Confrontés à la submersion des marchés agricoles européens par le blé ukrainien, certains agriculteurs ne parviennent plus à vendre leur production sur les marchés. Les prix chutent. Face à la situation, cinq pays européens ont décidé d’interdire les importations de céréales ukrainiennes. Soutien aux agriculteurs européens ou soutien à l’Ukraine : l’UE est confrontée à un dilemme.

En avril dernier, la Pologne, la Roumanie, la Hongrie, la Slovaquie et la Bulgarie ont interdit tour à tour les importations de céréales ukrainiennes sur leur sol. Depuis un an, leurs marchés régionaux se sont retrouvés submergés par les afflux de céréales ukrainiennes. Les prix ont chuté, menaçant directement la viabilité économique des agriculteurs européens. 

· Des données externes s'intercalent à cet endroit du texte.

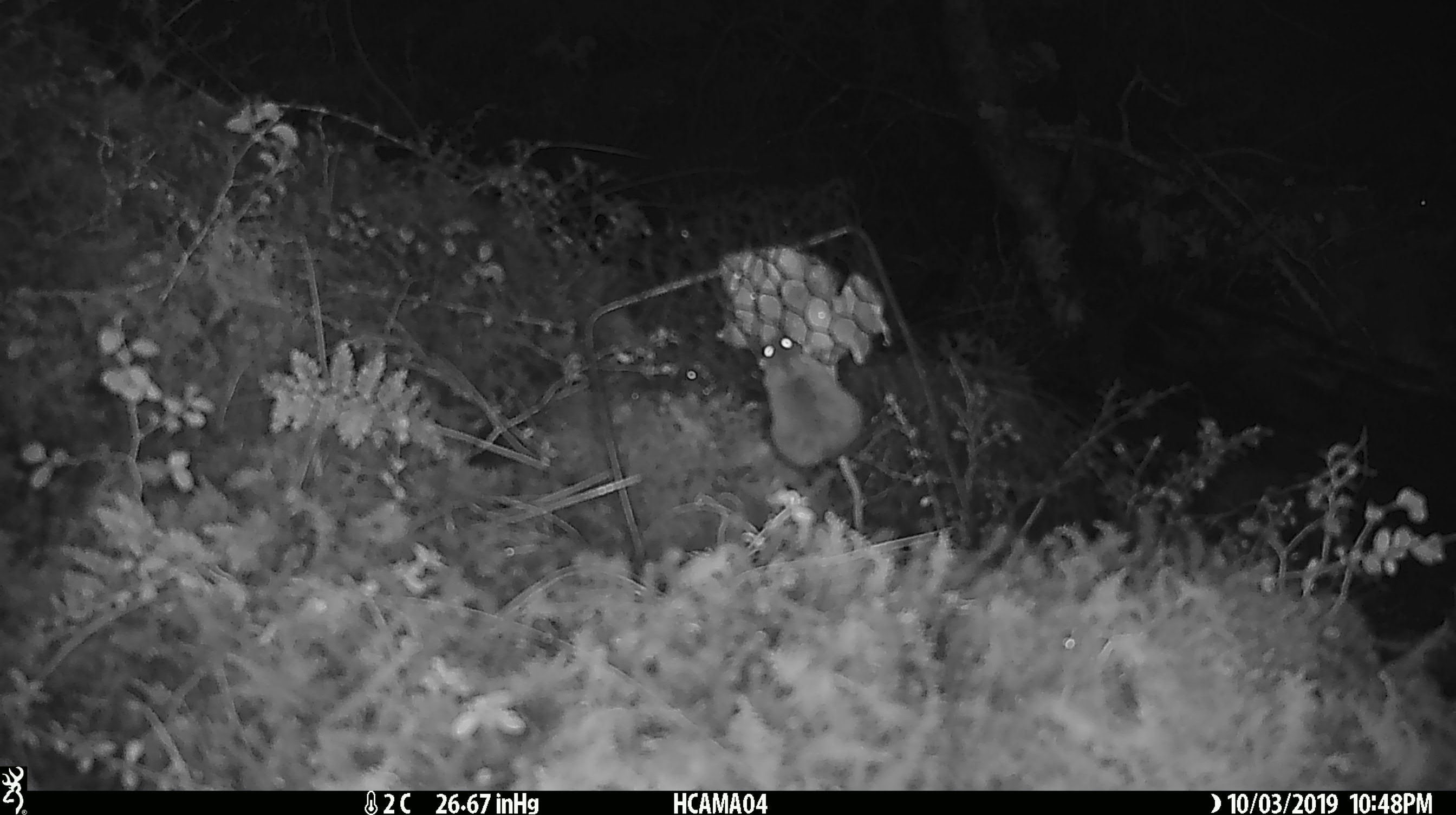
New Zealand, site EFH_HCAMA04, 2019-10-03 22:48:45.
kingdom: Animalia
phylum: Chordata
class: Mammalia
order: Rodentia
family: Muridae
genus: Mus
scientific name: Mus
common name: mouse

En effet, en mai 2022, l’Union européenne avait mis en place des corridors de solidarité dans son espace économique pour permettre les exportations de céréales ukrainiennes, le temps qu’un accord soit trouvé entre l’Ukraine et la Russie. En un an, 29 millions de tonnes de céréales ont donc transité par le sol de l’UE. Elles devaient ensuite être vendues sur les marchés internationaux et prendre la direction des pays émergents qui sont, en majorité, importateurs nets.

Cette décision, saluée dans un premier temps, suscite aujourd’hui la réticence de certains pays européens. En effet, l’Union européenne et plus particulièrement les pays d’Europe de l’Est ont vu leurs marchés régionaux saturés par les céréales ukrainiennes. L’assouplissement des règles relatives aux produits en provenance d’Ukraine met aujourd’hui à mal la stabilité des prix sur le marché alimentaire européen, notamment soutenue par la décision de l’UE de suspendre les droits de douane sur l’entrée des denrées alimentaires ukrainiennes dans l’espace communautaire. Les prix des céréales dans un pays membre sont d’autant plus impactés que ce pays est proche de l’Ukraine. L’assouplissement des conditions d’importation des céréales ukrainiennes sur les marchés européens est d’autant plus critique que le secteur agricole subit de plein fouet la forte hausse des prix de l’énergie (GNR) et des engrais chimiques. Cette crise agricole géostratégique se superpose à des crises structurelles profondes d’un secteur agricole européen en difficulté. Baisse des rendements et hausse des coûts, les exploitations agricoles deviennent des gouffres financiers. L’agriculture européenne survit grâce aux subventions. Et cette nouvelle crise pourrait bien renforcer cette dynamique. 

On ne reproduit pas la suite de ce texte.